Francis L. Sampson était un prêtre catholique officier de l’armée américaine qui s’illustra notamment lors du Débarquement quand il resta en arrière malgré la retraite des troupes pour soigner les blessés, tant alliés qu’Allemands. Fait prisonnier, il est sauvé de justesse de l’exécution par un officier allemand et libéré. Il part alors à la recherche de Fritz Niland un soldat dont les 3 autres frères ont été tué au combat la même semaine. Son but : le renvoyer dans sa famille avant qu’il ne soit trop tard.

Le plus : Cette histoire vous la connaissez, elle a inspiré Il faut sauver le soldat Ryan, rien que ça.

Crédits photo (Domaine Public) : U.S. Army

11. Virginia Hall

Elle fait partie des véritables héroïnes de la résistance ! D’origine américaine, cette résistante est devenue agent de renseignement pour le SOE. Pendant 15 mois, sous la couverture d’une journaliste du New York Post, elle est chef d’un réseau sous le nom de code « Germaine ». Elle collecte et transmet des renseignements et aide la résistance française. Elle fait plein de trucs : accueillir des agents de passage, transmettre des rapports à Londres émanant des chefs de la résistance française, coorganiser des évasions spectaculaires, dont celle de onze agents de la section F du camp de Mauzac le 16 juillet 1942.

Le plus : à la fin de la guerre, elle rejoint la CIA et devient l’une des premières femmes de l’organisation. La classe.
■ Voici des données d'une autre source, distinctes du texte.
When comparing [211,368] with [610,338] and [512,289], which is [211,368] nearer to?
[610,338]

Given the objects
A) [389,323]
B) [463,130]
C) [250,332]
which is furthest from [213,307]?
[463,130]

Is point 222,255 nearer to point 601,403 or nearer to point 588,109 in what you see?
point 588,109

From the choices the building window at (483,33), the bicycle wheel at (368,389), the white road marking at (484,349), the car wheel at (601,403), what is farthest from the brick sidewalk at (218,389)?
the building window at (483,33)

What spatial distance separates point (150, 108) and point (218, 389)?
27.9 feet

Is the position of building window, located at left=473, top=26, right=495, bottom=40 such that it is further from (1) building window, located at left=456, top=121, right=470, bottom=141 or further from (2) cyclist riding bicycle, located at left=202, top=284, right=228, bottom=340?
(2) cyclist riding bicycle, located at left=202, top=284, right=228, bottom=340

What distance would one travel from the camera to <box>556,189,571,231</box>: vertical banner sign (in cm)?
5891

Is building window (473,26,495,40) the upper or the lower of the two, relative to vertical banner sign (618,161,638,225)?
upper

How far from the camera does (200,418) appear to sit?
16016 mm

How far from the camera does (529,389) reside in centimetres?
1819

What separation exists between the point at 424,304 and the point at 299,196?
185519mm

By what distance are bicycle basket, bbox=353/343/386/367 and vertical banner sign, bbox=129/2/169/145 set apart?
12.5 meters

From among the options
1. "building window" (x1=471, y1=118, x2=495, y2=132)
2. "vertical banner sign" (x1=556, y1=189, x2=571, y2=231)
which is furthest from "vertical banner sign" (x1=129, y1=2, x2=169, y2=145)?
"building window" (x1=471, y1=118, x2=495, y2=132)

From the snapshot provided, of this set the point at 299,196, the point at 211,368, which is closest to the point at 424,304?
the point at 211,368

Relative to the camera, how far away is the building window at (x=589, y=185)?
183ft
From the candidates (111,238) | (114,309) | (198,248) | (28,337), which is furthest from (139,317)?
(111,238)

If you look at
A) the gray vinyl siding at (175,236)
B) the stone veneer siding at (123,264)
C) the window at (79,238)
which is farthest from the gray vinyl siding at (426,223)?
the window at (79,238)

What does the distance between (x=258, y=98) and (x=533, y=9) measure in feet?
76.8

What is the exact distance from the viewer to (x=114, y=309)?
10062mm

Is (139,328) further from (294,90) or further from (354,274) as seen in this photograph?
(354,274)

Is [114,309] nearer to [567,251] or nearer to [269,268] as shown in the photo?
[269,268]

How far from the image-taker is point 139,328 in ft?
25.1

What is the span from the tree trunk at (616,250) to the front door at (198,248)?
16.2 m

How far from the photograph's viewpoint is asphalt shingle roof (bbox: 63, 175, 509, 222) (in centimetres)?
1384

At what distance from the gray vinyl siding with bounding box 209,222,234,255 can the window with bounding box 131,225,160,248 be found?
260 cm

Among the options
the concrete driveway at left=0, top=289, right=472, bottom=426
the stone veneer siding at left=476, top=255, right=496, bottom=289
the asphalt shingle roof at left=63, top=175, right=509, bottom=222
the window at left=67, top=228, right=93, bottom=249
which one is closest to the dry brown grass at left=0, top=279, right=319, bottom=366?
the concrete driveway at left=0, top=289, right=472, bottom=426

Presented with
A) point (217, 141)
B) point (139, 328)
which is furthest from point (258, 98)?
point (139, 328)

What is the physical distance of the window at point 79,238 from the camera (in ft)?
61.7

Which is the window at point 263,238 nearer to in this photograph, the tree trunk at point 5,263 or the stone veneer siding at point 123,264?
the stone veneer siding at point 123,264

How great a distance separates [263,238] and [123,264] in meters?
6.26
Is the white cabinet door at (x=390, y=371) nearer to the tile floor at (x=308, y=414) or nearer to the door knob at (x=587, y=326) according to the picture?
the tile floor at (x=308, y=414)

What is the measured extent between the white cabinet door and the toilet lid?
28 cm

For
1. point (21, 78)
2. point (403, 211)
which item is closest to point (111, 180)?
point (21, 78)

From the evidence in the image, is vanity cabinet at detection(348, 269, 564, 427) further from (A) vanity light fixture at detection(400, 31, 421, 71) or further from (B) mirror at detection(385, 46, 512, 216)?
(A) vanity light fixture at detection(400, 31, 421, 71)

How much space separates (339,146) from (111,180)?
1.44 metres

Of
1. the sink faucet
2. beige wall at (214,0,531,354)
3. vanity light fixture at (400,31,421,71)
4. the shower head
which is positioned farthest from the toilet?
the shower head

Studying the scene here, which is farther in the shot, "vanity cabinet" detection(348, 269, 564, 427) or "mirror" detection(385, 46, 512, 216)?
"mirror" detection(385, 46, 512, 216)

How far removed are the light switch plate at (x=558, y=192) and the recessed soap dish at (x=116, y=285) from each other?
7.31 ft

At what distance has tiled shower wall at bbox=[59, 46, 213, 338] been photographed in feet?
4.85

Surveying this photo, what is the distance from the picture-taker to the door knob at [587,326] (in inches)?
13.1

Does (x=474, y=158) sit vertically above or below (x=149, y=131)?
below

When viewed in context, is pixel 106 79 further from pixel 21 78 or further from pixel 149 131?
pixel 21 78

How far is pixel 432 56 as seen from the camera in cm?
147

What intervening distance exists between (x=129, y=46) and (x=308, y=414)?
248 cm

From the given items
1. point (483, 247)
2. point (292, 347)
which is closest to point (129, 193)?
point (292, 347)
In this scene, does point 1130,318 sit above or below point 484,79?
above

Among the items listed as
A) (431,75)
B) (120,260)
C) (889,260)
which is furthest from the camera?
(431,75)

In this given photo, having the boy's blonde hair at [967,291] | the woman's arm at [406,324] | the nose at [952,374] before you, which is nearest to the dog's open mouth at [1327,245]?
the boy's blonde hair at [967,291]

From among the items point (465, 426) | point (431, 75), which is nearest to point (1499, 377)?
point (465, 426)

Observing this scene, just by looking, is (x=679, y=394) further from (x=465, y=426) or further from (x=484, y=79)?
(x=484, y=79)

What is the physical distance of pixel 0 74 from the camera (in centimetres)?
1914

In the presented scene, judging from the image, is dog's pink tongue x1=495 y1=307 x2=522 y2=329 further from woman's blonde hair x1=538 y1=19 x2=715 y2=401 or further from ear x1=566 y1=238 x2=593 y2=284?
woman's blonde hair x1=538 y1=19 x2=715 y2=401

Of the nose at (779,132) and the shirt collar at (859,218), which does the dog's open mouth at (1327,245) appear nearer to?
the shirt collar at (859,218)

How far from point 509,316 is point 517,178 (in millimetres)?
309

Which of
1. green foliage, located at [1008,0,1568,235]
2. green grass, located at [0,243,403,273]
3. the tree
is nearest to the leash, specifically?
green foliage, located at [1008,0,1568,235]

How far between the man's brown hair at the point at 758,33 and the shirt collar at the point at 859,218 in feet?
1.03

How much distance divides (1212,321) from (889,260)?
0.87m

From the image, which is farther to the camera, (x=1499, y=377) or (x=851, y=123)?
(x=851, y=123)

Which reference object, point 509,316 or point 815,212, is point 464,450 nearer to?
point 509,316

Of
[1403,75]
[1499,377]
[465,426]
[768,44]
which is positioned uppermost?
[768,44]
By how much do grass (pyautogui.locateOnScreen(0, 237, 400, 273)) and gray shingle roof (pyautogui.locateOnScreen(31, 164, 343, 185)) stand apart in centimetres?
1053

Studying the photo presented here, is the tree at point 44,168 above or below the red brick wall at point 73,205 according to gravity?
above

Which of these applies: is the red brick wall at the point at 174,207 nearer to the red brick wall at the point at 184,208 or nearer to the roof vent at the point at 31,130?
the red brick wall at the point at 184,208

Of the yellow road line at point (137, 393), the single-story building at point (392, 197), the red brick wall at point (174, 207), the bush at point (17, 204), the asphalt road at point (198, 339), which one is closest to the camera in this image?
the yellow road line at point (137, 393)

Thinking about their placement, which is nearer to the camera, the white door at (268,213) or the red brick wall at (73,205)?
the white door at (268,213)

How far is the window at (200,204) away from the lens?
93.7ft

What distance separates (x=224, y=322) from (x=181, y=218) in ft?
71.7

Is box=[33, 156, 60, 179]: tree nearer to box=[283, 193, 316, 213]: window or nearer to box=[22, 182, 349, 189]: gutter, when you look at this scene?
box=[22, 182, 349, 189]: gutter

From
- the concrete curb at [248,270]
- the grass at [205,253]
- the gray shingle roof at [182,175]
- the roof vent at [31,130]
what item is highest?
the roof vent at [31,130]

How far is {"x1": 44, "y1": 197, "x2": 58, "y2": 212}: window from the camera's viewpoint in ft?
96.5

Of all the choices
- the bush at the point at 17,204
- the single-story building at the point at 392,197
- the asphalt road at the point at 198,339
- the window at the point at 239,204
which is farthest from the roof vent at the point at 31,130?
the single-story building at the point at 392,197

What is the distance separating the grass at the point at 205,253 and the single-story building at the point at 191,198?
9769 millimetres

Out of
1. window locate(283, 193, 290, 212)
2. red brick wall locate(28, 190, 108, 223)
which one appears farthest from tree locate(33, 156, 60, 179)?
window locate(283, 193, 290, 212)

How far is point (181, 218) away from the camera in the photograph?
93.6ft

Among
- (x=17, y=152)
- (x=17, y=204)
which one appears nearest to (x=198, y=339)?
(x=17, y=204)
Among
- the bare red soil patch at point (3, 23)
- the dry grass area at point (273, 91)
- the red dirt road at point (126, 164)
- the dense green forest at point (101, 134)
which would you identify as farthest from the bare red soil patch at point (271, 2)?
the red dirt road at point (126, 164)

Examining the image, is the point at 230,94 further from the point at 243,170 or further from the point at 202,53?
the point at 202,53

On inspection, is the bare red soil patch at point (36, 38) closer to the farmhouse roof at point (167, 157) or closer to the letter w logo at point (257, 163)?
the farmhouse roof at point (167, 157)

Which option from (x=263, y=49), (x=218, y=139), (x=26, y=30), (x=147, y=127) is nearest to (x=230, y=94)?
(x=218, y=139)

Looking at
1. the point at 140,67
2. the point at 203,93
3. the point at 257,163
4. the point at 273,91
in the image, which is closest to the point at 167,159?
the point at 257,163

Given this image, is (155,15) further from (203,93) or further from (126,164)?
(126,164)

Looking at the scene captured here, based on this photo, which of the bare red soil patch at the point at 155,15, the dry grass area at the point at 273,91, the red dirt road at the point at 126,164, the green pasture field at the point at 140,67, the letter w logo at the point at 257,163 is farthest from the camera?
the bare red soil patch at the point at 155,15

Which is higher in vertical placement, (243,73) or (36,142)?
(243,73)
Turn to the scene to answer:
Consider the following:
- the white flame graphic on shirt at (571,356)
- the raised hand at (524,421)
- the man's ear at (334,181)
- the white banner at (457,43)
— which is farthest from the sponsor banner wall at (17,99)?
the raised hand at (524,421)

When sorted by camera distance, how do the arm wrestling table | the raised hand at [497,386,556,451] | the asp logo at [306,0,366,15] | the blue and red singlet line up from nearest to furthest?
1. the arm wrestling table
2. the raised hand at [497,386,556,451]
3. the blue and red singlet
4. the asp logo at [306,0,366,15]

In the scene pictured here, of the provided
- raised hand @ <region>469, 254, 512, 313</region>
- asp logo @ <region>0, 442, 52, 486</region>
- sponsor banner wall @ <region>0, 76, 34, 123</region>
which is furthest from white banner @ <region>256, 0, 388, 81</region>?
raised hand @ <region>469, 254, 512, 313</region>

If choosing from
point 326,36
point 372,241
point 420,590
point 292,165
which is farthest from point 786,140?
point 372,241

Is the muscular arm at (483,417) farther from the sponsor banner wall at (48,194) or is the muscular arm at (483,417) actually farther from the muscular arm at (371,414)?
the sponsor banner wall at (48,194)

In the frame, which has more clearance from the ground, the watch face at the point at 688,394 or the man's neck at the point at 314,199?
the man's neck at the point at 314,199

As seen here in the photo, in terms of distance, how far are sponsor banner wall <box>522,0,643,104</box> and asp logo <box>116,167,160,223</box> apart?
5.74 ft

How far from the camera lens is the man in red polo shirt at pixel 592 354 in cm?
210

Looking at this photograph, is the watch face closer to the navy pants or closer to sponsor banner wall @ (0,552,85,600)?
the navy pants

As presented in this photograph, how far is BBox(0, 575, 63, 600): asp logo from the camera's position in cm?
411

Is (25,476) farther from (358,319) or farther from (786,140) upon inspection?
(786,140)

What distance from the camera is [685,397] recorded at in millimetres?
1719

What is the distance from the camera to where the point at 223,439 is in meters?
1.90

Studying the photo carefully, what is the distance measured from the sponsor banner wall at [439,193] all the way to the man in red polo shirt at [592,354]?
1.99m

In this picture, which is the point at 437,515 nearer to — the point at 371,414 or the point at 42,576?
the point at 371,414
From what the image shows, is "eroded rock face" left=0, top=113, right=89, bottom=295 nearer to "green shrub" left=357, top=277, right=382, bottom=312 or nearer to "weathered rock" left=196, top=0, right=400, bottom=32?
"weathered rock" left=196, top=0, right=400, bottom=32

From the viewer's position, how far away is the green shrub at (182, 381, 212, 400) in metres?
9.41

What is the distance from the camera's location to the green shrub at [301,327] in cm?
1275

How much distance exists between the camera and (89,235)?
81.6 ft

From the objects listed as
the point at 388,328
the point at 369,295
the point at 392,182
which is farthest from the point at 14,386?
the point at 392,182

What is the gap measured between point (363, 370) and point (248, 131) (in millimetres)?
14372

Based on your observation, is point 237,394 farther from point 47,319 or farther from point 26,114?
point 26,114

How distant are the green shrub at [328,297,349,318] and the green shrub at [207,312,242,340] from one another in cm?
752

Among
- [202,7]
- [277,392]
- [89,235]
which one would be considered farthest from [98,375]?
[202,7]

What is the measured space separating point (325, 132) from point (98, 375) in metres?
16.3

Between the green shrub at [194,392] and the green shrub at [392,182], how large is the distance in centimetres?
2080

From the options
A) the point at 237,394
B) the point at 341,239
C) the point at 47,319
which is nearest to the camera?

Crédits photo (Domaine Public) : CIA People

12. Hannie Schaft

Hannie Schaft est originaire d’Hollande, très jeune elle s’intéresse déjà à la politique et à la justice sociale. Elle souhaite devenir avocate des droits de l’Homme. Elle découvre les méfaits des nazis envers les juifs pendant ses études à l’Université d’Amsterdam où elle refuse de signer une déclaration d’allégeance aux autorités d’occupation (y en a qui ont du cran). Son travail dans la résistance commence doucement. Tout d’abord, elle vole des cartes d’identité pour les résidents juifs (dont ses amis). Mais plutôt qu’être messagère, elle préfère prendre les armes. Elle est responsable du sabotage et de l’assassinat de plusieurs cibles. Elle effectue de nombreuses attaques sur des allemands, des nazis néerlandais, des collaborateurs et des traîtres.

Le plus : elle a quand même refusé de kidnapper les enfants d’un officier allemand. Une justicière courageuse mais sage.